Please rewrite the listing below as a JSON list of strings, one string per line, with blank lines omitted and the pictures left out of the answer.

-*-

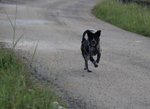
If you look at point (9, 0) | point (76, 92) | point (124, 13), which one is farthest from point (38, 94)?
point (9, 0)

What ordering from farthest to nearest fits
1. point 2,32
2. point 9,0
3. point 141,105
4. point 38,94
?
point 9,0 → point 2,32 → point 141,105 → point 38,94

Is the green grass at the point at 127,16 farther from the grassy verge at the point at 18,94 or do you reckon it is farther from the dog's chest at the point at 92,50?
the grassy verge at the point at 18,94

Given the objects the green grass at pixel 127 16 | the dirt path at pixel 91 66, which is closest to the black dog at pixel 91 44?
the dirt path at pixel 91 66

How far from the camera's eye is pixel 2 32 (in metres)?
16.9

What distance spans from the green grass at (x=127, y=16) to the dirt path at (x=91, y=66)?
0.48 meters

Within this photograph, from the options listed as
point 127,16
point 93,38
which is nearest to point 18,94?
point 93,38

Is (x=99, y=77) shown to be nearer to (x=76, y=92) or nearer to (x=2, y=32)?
(x=76, y=92)

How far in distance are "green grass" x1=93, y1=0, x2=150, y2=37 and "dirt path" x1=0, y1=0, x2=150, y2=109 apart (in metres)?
0.48

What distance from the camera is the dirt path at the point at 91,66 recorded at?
891 centimetres

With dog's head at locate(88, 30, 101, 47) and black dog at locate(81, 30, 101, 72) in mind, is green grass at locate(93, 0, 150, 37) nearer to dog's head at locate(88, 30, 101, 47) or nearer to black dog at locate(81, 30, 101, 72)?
black dog at locate(81, 30, 101, 72)

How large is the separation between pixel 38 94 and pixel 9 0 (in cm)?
2504

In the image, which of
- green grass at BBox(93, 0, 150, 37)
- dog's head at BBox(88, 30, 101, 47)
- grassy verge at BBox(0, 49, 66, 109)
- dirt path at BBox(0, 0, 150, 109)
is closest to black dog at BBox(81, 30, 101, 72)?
dog's head at BBox(88, 30, 101, 47)

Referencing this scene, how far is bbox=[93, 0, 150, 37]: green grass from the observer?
64.1ft

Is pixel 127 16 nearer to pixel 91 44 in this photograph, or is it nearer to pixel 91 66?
pixel 91 66
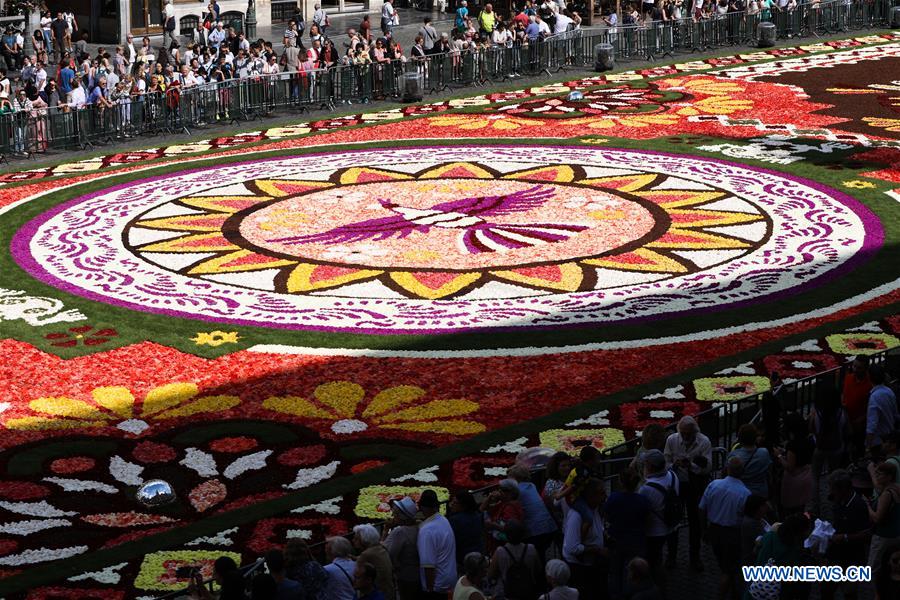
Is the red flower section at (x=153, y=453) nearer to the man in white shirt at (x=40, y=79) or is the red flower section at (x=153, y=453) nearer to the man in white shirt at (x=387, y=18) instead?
the man in white shirt at (x=40, y=79)

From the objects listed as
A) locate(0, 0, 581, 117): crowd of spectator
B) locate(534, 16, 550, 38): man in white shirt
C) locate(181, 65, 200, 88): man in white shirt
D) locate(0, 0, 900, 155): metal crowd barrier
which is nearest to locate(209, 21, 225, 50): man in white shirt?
locate(0, 0, 581, 117): crowd of spectator

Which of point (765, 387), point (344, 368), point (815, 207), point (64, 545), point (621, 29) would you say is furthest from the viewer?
point (621, 29)

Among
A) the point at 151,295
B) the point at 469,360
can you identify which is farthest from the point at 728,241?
the point at 151,295

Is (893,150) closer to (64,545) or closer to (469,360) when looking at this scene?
(469,360)

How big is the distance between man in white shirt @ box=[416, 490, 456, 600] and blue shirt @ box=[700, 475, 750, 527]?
6.94 ft

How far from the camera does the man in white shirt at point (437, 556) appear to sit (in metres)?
11.9

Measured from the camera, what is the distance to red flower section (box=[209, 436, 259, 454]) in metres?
17.0

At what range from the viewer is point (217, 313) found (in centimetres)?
2194

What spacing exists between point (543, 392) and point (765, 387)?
8.45ft

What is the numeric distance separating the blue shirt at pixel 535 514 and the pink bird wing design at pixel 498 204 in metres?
15.0

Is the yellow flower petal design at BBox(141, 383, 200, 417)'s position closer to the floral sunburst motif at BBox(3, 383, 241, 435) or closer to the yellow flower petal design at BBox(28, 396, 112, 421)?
the floral sunburst motif at BBox(3, 383, 241, 435)

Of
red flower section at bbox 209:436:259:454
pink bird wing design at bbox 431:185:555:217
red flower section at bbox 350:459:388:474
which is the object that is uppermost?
pink bird wing design at bbox 431:185:555:217

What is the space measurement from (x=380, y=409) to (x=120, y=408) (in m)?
3.01

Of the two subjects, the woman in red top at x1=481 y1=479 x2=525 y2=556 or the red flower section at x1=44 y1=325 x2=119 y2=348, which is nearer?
the woman in red top at x1=481 y1=479 x2=525 y2=556
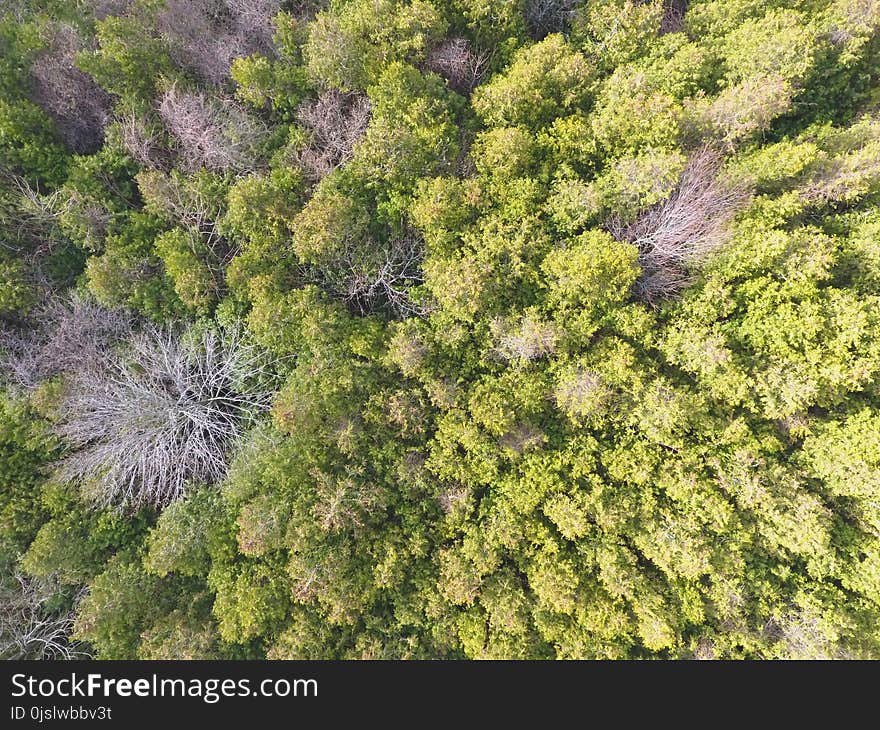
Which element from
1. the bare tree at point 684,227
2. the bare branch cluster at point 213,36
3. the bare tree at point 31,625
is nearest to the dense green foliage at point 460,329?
the bare tree at point 684,227

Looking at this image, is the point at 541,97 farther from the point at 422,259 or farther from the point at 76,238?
the point at 76,238

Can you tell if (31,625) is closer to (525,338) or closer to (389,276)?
(389,276)

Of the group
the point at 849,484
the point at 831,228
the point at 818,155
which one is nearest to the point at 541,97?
the point at 818,155

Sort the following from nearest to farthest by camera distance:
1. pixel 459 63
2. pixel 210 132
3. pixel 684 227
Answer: pixel 684 227 → pixel 210 132 → pixel 459 63

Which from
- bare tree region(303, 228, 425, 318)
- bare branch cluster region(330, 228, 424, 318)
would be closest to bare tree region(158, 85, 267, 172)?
bare tree region(303, 228, 425, 318)

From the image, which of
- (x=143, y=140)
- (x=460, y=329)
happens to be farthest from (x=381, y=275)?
(x=143, y=140)

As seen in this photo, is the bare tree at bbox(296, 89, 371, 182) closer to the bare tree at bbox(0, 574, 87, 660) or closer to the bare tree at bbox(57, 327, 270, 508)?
the bare tree at bbox(57, 327, 270, 508)
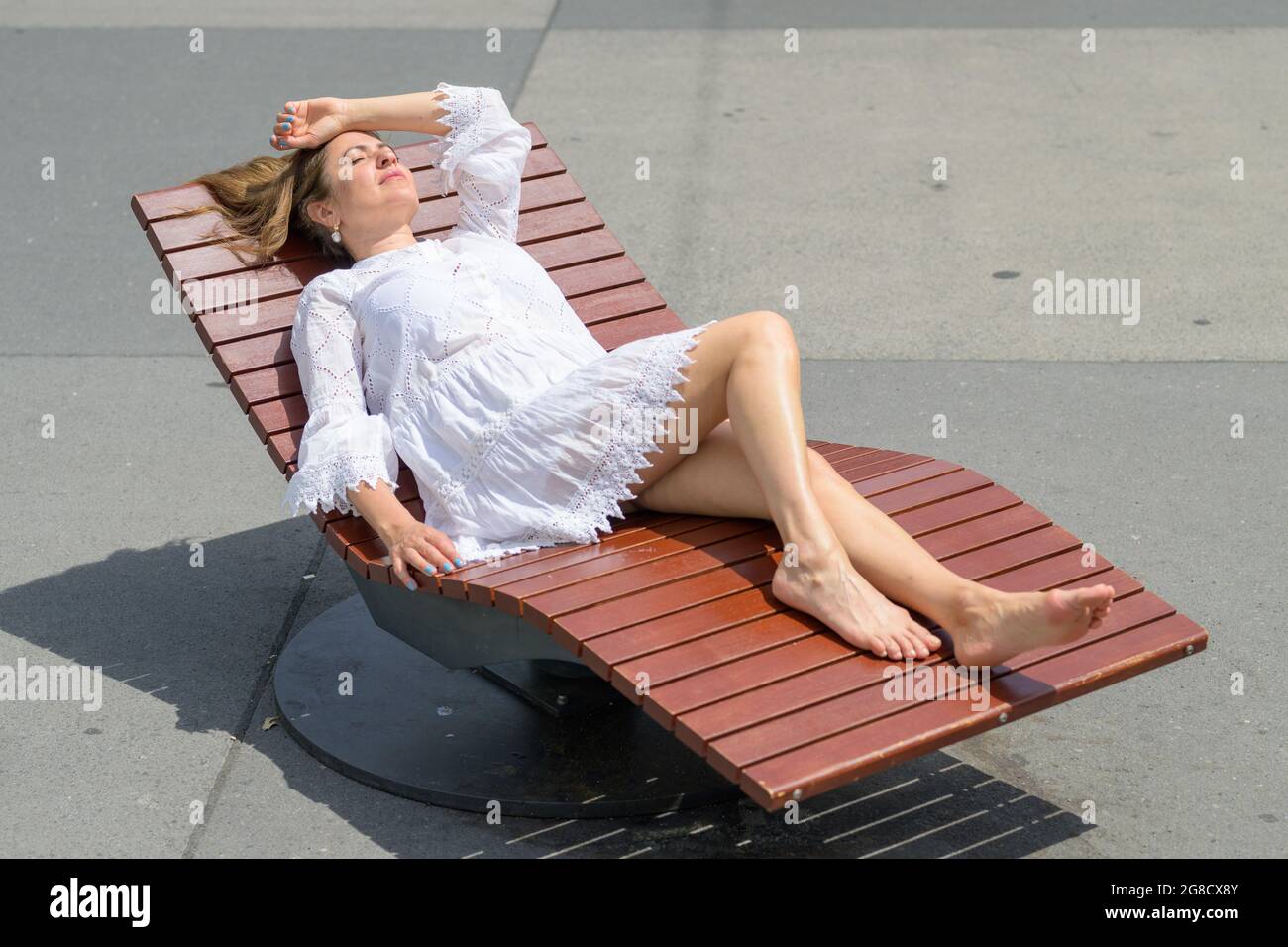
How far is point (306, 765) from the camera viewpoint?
415 centimetres

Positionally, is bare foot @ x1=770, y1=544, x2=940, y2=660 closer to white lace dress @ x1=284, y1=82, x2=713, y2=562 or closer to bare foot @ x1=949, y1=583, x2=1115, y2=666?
bare foot @ x1=949, y1=583, x2=1115, y2=666

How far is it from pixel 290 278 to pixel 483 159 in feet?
2.02

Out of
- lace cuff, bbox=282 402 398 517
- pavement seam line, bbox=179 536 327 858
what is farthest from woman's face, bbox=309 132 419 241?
pavement seam line, bbox=179 536 327 858

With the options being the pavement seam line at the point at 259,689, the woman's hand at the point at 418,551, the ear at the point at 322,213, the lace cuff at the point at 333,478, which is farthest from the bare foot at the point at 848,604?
the ear at the point at 322,213

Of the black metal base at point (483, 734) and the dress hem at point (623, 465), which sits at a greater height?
the dress hem at point (623, 465)

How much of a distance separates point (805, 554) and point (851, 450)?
936 mm

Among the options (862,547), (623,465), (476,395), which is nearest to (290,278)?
(476,395)

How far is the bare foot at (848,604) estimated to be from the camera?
3.58m

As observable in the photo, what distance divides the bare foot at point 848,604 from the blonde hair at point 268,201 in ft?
5.68

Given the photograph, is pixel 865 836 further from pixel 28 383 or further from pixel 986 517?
pixel 28 383

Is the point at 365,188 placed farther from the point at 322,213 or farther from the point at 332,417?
the point at 332,417

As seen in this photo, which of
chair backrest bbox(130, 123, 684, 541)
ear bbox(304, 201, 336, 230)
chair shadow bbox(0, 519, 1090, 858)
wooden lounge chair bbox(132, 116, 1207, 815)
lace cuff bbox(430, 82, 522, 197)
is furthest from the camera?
lace cuff bbox(430, 82, 522, 197)

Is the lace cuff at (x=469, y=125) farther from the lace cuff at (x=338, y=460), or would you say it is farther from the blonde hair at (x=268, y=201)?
the lace cuff at (x=338, y=460)

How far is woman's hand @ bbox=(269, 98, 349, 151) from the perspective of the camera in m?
4.48
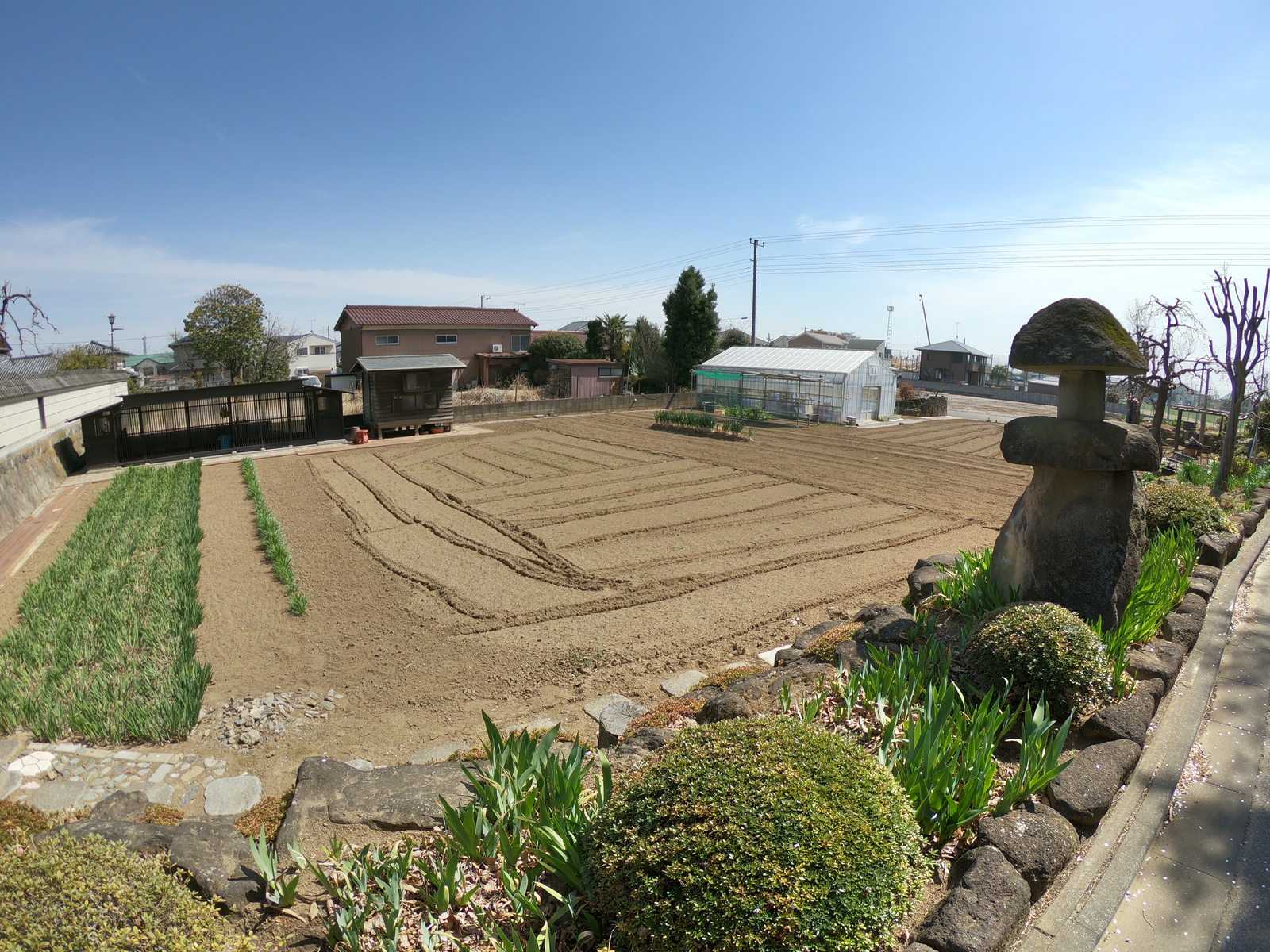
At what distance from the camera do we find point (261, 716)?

-*-

**RESULT BELOW**
[
  "If you look at point (9, 0) | point (76, 92) | point (124, 13), which one is farthest from point (38, 94)?",
  "point (9, 0)",
  "What ordering from farthest to nearest fits",
  "1. point 2,32",
  "2. point 9,0",
  "3. point 141,105",
  "4. point 38,94",
  "?",
  "point 9,0 → point 2,32 → point 141,105 → point 38,94",
  "Is the green grass at the point at 127,16 farther from the grassy verge at the point at 18,94 or do you reckon it is farther from the dog's chest at the point at 92,50?",
  "the grassy verge at the point at 18,94",
  "Given the objects the green grass at pixel 127 16 | the dirt path at pixel 91 66, which is closest to the black dog at pixel 91 44?",
  "the dirt path at pixel 91 66",
  "How far from the camera's eye is pixel 2 32 (in metres)?",
  "16.9",
  "What distance spans from the green grass at (x=127, y=16) to the dirt path at (x=91, y=66)?",
  "0.48 meters",
  "Within this photograph, from the options listed as",
  "point 127,16",
  "point 93,38",
  "which is nearest to point 18,94?",
  "point 93,38",
  "Is (x=99, y=77) shown to be nearer to (x=76, y=92) or nearer to (x=2, y=32)?",
  "(x=76, y=92)",
  "How far in distance are \"green grass\" x1=93, y1=0, x2=150, y2=37 and \"dirt path\" x1=0, y1=0, x2=150, y2=109 apart (in metres)?",
  "0.48",
  "What distance from the camera is the dirt path at the point at 91,66 recorded at?",
  "891 centimetres",
  "With dog's head at locate(88, 30, 101, 47) and black dog at locate(81, 30, 101, 72) in mind, is green grass at locate(93, 0, 150, 37) nearer to dog's head at locate(88, 30, 101, 47) or nearer to black dog at locate(81, 30, 101, 72)?",
  "black dog at locate(81, 30, 101, 72)",
  "How large is the separation between pixel 38 94 and pixel 9 0 (in cm)?",
  "2504",
  "In the image, which of",
  "- green grass at BBox(93, 0, 150, 37)",
  "- dog's head at BBox(88, 30, 101, 47)",
  "- grassy verge at BBox(0, 49, 66, 109)",
  "- dirt path at BBox(0, 0, 150, 109)",
  "is closest to black dog at BBox(81, 30, 101, 72)?",
  "dog's head at BBox(88, 30, 101, 47)",
  "Referencing this scene, how far is bbox=[93, 0, 150, 37]: green grass from the observer?",
  "64.1ft",
  "Is pixel 127 16 nearer to pixel 91 44 in this photograph, or is it nearer to pixel 91 66?",
  "pixel 91 66",
  "Is the red flower section at (x=153, y=453) nearer to the man in white shirt at (x=40, y=79) or is the red flower section at (x=153, y=453) nearer to the man in white shirt at (x=387, y=18) instead?",
  "the man in white shirt at (x=40, y=79)",
  "From the objects listed as",
  "A) locate(0, 0, 581, 117): crowd of spectator",
  "B) locate(534, 16, 550, 38): man in white shirt",
  "C) locate(181, 65, 200, 88): man in white shirt",
  "D) locate(0, 0, 900, 155): metal crowd barrier",
  "which is nearest to locate(209, 21, 225, 50): man in white shirt?",
  "locate(0, 0, 581, 117): crowd of spectator",
  "Which of point (765, 387), point (344, 368), point (815, 207), point (64, 545), point (621, 29) would you say is furthest from the viewer?",
  "point (621, 29)",
  "Among",
  "A) the point at 151,295",
  "B) the point at 469,360",
  "can you identify which is farthest from the point at 728,241?",
  "the point at 151,295",
  "Is (893,150) closer to (64,545) or closer to (469,360) when looking at this scene?",
  "(469,360)",
  "How big is the distance between man in white shirt @ box=[416, 490, 456, 600] and blue shirt @ box=[700, 475, 750, 527]?",
  "6.94 ft",
  "How far from the camera does the man in white shirt at point (437, 556) appear to sit (in metres)?",
  "11.9",
  "Measured from the camera, what is the distance to red flower section (box=[209, 436, 259, 454]) in metres?",
  "17.0",
  "At what range from the viewer is point (217, 313) found (in centimetres)?",
  "2194",
  "What spacing exists between point (543, 392) and point (765, 387)?",
  "8.45ft",
  "What is the numeric distance separating the blue shirt at pixel 535 514 and the pink bird wing design at pixel 498 204 in metres?",
  "15.0",
  "Is the yellow flower petal design at BBox(141, 383, 200, 417)'s position closer to the floral sunburst motif at BBox(3, 383, 241, 435) or closer to the yellow flower petal design at BBox(28, 396, 112, 421)?",
  "the floral sunburst motif at BBox(3, 383, 241, 435)",
  "Of",
  "red flower section at bbox 209:436:259:454",
  "pink bird wing design at bbox 431:185:555:217",
  "red flower section at bbox 350:459:388:474",
  "which is the object that is uppermost?",
  "pink bird wing design at bbox 431:185:555:217",
  "What is the space measurement from (x=380, y=409) to (x=120, y=408) (in m)?",
  "3.01",
  "Of the two subjects, the woman in red top at x1=481 y1=479 x2=525 y2=556 or the red flower section at x1=44 y1=325 x2=119 y2=348, which is nearer?",
  "the woman in red top at x1=481 y1=479 x2=525 y2=556",
  "Which element from",
  "1. the bare tree at point 684,227",
  "2. the bare branch cluster at point 213,36",
  "3. the bare tree at point 31,625",
  "is nearest to the dense green foliage at point 460,329?",
  "the bare tree at point 684,227",
  "Looking at this image, is the point at 541,97 farther from the point at 422,259 or farther from the point at 76,238?",
  "the point at 76,238",
  "Can you tell if (31,625) is closer to (525,338) or closer to (389,276)?",
  "(389,276)",
  "Of the group",
  "the point at 849,484",
  "the point at 831,228",
  "the point at 818,155",
  "which one is nearest to the point at 541,97?",
  "the point at 818,155",
  "Sort the following from nearest to farthest by camera distance:",
  "1. pixel 459 63",
  "2. pixel 210 132",
  "3. pixel 684 227",
  "Answer: pixel 684 227 → pixel 210 132 → pixel 459 63",
  "Which from",
  "- bare tree region(303, 228, 425, 318)",
  "- bare branch cluster region(330, 228, 424, 318)",
  "would be closest to bare tree region(158, 85, 267, 172)?",
  "bare tree region(303, 228, 425, 318)",
  "From the image, which of",
  "- (x=143, y=140)",
  "- (x=460, y=329)",
  "happens to be farthest from (x=381, y=275)?",
  "(x=143, y=140)",
  "As seen in this photo, is the bare tree at bbox(296, 89, 371, 182) closer to the bare tree at bbox(0, 574, 87, 660) or closer to the bare tree at bbox(57, 327, 270, 508)?",
  "the bare tree at bbox(57, 327, 270, 508)",
  "How far is point (306, 765) from the camera viewpoint?",
  "415 centimetres",
  "Positionally, is bare foot @ x1=770, y1=544, x2=940, y2=660 closer to white lace dress @ x1=284, y1=82, x2=713, y2=562 or closer to bare foot @ x1=949, y1=583, x2=1115, y2=666?",
  "bare foot @ x1=949, y1=583, x2=1115, y2=666",
  "How far is it from pixel 290 278 to pixel 483 159 in feet?",
  "2.02",
  "Out of",
  "- lace cuff, bbox=282 402 398 517",
  "- pavement seam line, bbox=179 536 327 858",
  "what is farthest from woman's face, bbox=309 132 419 241?",
  "pavement seam line, bbox=179 536 327 858",
  "With the options being the pavement seam line at the point at 259,689, the woman's hand at the point at 418,551, the ear at the point at 322,213, the lace cuff at the point at 333,478, which is farthest from the bare foot at the point at 848,604?",
  "the ear at the point at 322,213",
  "Of the black metal base at point (483, 734) and the dress hem at point (623, 465), which sits at a greater height?",
  "the dress hem at point (623, 465)",
  "How much of a distance separates point (805, 554) and point (851, 450)?",
  "936 mm",
  "Among the options (862,547), (623,465), (476,395), which is nearest to (290,278)?",
  "(476,395)",
  "How far is the bare foot at (848,604) estimated to be from the camera?",
  "3.58m",
  "As observable in the photo, what distance divides the bare foot at point 848,604 from the blonde hair at point 268,201 in ft?",
  "5.68",
  "Given the photograph, is pixel 865 836 further from pixel 28 383 or further from pixel 986 517?",
  "pixel 28 383",
  "Is the point at 365,188 placed farther from the point at 322,213 or farther from the point at 332,417?",
  "the point at 332,417",
  "As seen in this photo, which of",
  "chair backrest bbox(130, 123, 684, 541)",
  "ear bbox(304, 201, 336, 230)",
  "chair shadow bbox(0, 519, 1090, 858)",
  "wooden lounge chair bbox(132, 116, 1207, 815)",
  "lace cuff bbox(430, 82, 522, 197)",
  "is furthest from the camera?",
  "lace cuff bbox(430, 82, 522, 197)",
  "Is the lace cuff at (x=469, y=125) farther from the lace cuff at (x=338, y=460), or would you say it is farther from the blonde hair at (x=268, y=201)?",
  "the lace cuff at (x=338, y=460)",
  "How far is woman's hand @ bbox=(269, 98, 349, 151) from the perspective of the camera in m?",
  "4.48",
  "At what distance from the camera do we find point (261, 716)?"
]